_DOCUMENT_.
************

En été 1979, j’étais, là dans cette église, assis à côté de cette coquette et jolie demoiselle du nom de Maryse, composant la suite des futurs mariés (Mesmin et sa femme), l’esprit ailleurs, mais en éveil, épiant les moindres faits et gestes de Me Jean.

J’ai revu comme en songe monseigneur Elima, Rivanordais qui essayait de calmer Me Lamartine fouillant dans tous les compartiments de l’église pour retrouver celui rendu responsable de la disparition en prison de deux de ses fils en 1968/1969.

Ils étaient taxés de « communistes » parce qu’ils lisaient des livres interdits à l’époque: Grammaire de la Liberté, Le Paysan haïtien, Gouverneurs de la Rosée, etc. Les mauvaises langues diront plus tard que Monseigneur Elima avait fait « Un simple » et « Une prière » pour faire disparaître Maître Émile sous sa soutane.

Remontaient dans ma mémoire aussi les cris et les sanglots de Coissy et de Morel, un morinois et un Limonadien, incapables de réciter de mémoire la signification de calice, du ciboire, des sept péchés capitaux, des sept sacrements du catholicisme, la Nef, le Petit Prie-Dieu (l’agenouilloir), l’absoute… Et battus par le prof d’alors. Qui s’en souciait ? Pas leurs parents, bien entendu, qui auraient pu être des vodouisants ! Mais, on n’en a cure!

« Ô rage ! Ô désespoir ! Ô Sacrilège !»

Maître Jean se signa. Pis, Il a même ouvert sa bouche pour recevoir le petit Jésus dans l’hostie. Et quand l’officiant lui a dit: Le Corps du Christ, Il a répondu: amen !

« N’ai-je donc tant point vécu que pour cette infamie » !

Donc, Maître Jean n’était point le personnage qu’on me présentait et que j’adulais pendant toute mon adolescence et que je ne rêvais que de rencontrer un jour. Un jour, jusqu’au jour je me suis présenté à midi, sans avertir, dans la petite chambre où il me faisait réciter, petit,et j’ai entendu : N apkoute Radio Havane, Cuba.

C’était la voix de Anna Kovac expliquant l’apport des esclaves originaires du Nord d’Haïti à la formation et l’embellissement de la musique et de la culture cubaines. J’ai avancé que j’écoute aussi Radio Paix et Progrès avec René Théodore et Max Bourjolly. Ce commentaire a été glacialement ignoré.

************

_JEU D’ENREGISTREMENTS_.
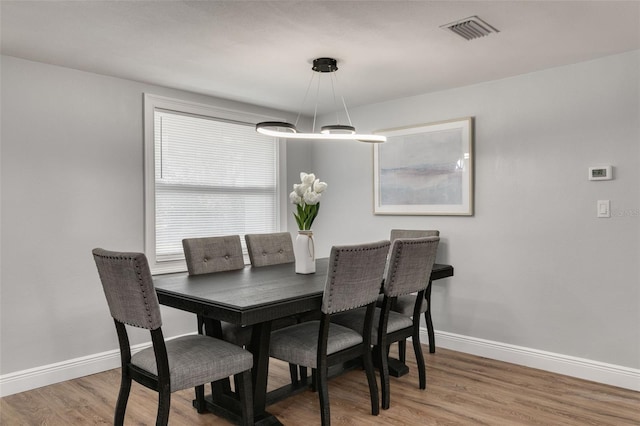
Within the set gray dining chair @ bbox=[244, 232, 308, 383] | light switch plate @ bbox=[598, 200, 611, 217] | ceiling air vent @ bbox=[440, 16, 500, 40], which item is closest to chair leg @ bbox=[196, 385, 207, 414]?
gray dining chair @ bbox=[244, 232, 308, 383]

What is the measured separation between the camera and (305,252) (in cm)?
311

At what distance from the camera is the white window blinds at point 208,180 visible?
13.1ft

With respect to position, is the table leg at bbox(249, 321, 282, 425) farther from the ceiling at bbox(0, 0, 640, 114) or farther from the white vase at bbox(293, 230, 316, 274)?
the ceiling at bbox(0, 0, 640, 114)

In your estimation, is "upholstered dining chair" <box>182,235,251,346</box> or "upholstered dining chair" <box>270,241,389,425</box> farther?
"upholstered dining chair" <box>182,235,251,346</box>

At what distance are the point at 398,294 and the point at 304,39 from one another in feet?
5.39

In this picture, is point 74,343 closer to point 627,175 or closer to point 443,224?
point 443,224

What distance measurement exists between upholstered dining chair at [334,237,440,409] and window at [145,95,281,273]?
1.77 metres

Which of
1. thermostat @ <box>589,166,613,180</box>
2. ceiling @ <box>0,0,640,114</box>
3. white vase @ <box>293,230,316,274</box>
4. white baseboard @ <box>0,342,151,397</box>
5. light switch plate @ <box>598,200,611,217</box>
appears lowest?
white baseboard @ <box>0,342,151,397</box>

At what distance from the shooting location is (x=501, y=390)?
3109 millimetres

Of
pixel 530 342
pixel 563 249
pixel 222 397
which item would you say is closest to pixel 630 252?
pixel 563 249

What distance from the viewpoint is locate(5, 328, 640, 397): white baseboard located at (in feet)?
10.3

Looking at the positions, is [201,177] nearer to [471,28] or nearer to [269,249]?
[269,249]

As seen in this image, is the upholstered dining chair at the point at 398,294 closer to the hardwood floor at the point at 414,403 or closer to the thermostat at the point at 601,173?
the hardwood floor at the point at 414,403

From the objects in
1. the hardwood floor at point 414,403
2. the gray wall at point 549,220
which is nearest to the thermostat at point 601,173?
the gray wall at point 549,220
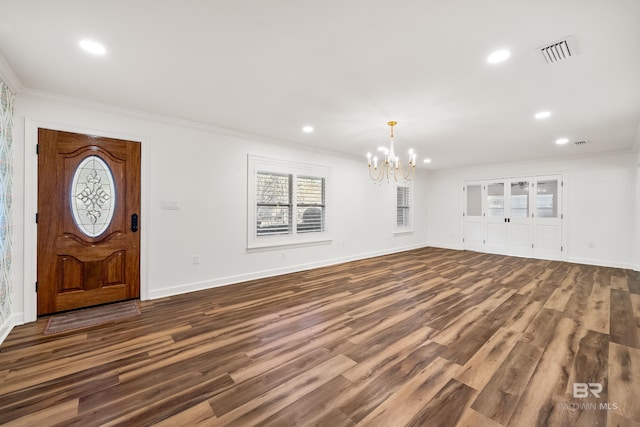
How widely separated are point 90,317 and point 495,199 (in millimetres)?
8941

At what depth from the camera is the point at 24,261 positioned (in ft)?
9.39

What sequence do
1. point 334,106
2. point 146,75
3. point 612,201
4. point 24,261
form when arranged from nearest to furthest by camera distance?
point 146,75 < point 24,261 < point 334,106 < point 612,201

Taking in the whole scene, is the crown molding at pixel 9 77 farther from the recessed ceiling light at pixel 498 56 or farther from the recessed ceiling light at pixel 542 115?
the recessed ceiling light at pixel 542 115

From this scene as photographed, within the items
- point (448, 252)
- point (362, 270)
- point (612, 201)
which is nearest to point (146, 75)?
point (362, 270)

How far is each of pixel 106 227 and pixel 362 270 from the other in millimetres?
4233

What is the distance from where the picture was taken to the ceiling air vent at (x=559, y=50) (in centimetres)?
203

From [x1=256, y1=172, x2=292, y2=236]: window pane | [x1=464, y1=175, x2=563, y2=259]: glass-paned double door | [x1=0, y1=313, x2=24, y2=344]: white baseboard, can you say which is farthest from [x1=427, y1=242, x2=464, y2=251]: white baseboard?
[x1=0, y1=313, x2=24, y2=344]: white baseboard

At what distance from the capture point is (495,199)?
24.1 ft

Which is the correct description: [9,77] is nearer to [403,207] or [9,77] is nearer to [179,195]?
[179,195]

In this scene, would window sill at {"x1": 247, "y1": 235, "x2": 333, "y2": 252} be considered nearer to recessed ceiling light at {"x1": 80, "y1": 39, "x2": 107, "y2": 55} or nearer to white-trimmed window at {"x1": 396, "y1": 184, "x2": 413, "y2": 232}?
white-trimmed window at {"x1": 396, "y1": 184, "x2": 413, "y2": 232}

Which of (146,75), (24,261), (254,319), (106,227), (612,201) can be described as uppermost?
(146,75)

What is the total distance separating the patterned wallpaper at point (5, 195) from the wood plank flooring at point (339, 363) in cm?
41

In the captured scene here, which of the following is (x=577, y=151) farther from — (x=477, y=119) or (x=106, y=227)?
(x=106, y=227)

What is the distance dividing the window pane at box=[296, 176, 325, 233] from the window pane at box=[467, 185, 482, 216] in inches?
197
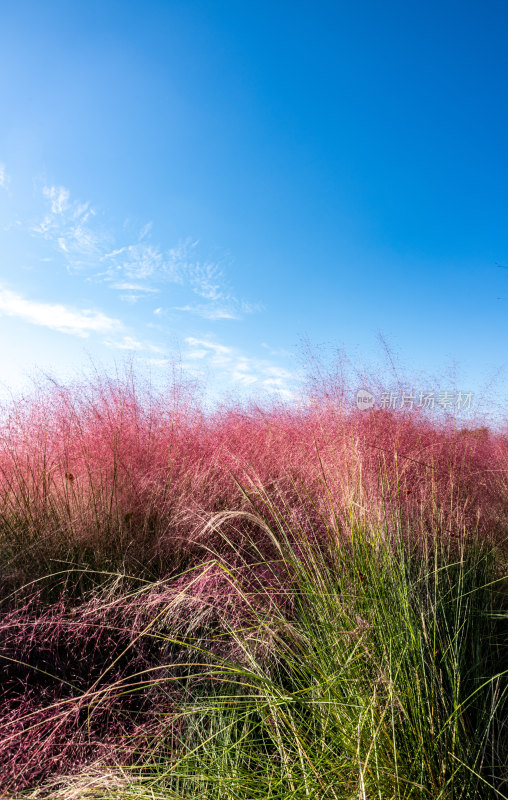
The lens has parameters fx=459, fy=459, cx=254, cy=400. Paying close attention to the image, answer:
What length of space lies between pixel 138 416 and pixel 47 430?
1.57 ft

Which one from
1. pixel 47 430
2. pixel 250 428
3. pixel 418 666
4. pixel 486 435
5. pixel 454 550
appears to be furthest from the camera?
pixel 486 435

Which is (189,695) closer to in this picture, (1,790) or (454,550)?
(1,790)

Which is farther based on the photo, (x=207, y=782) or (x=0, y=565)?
(x=0, y=565)

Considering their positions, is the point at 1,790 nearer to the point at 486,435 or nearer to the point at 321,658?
the point at 321,658

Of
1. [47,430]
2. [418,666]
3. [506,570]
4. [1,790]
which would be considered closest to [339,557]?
[418,666]

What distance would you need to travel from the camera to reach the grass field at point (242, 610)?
38.2 inches

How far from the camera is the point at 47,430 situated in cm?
246

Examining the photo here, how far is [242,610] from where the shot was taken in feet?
5.01

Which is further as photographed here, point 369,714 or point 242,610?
point 242,610

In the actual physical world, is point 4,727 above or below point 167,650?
below

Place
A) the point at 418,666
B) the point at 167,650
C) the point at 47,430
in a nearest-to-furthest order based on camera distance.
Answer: the point at 418,666 → the point at 167,650 → the point at 47,430

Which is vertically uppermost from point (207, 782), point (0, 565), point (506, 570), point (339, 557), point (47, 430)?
point (47, 430)

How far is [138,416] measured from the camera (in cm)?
259

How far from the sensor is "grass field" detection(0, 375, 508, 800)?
0.97 m
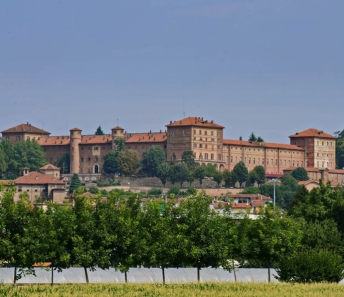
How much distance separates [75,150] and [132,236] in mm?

************

_CONSIGNE_. Recopiez le passage du document qui commence par « Remontaient dans ma » et s’achève par « a répondu: amen ! », en substituant « gémissements » à « sanglots ». Appuyez-vous uniquement sur le document.

_RÉSULTAT_.
Remontaient dans ma mémoire aussi les cris et les gémissements de Coissy et de Morel, un morinois et un Limonadien, incapables de réciter de mémoire la signification de calice, du ciboire, des sept péchés capitaux, des sept sacrements du catholicisme, la Nef, le Petit Prie-Dieu (l’agenouilloir), l’absoute… Et battus par le prof d’alors. Qui s’en souciait ? Pas leurs parents, bien entendu, qui auraient pu être des vodouisants ! Mais, on n’en a cure!

« Ô rage ! Ô désespoir ! Ô Sacrilège !»

Maître Jean se signa. Pis, Il a même ouvert sa bouche pour recevoir le petit Jésus dans l’hostie. Et quand l’officiant lui a dit: Le Corps du Christ, Il a répondu: amen !